### ENTRIES PROVIDED
________
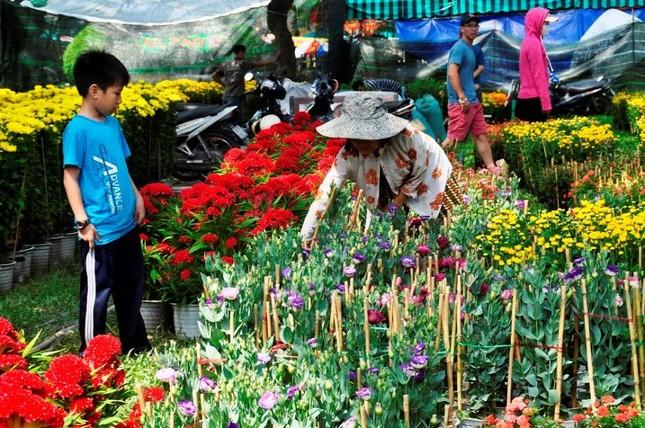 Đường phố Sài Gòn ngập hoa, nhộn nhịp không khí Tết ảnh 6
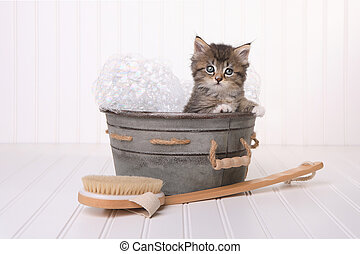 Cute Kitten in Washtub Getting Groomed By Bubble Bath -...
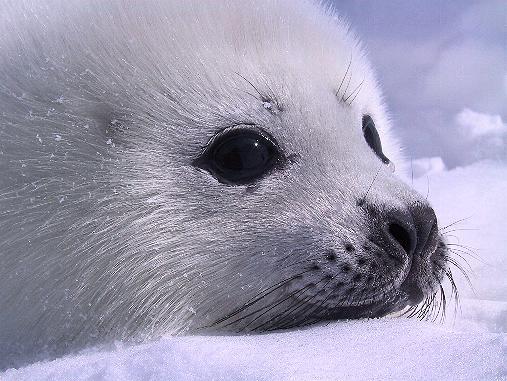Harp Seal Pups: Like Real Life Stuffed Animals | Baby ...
________
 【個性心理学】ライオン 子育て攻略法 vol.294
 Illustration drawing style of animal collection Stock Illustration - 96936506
________
The lines to copy exactly start with the line above that has "Cute Kitten in" and go on through the line that has "Harp Seal Pups: Like"; please include both, add nothing else, and omit the pictures.

 Cute Kitten in Washtub Getting Groomed By Bubble Bath -...
Harp Seal Pups: Like Real Life Stuffed Animals | Baby ...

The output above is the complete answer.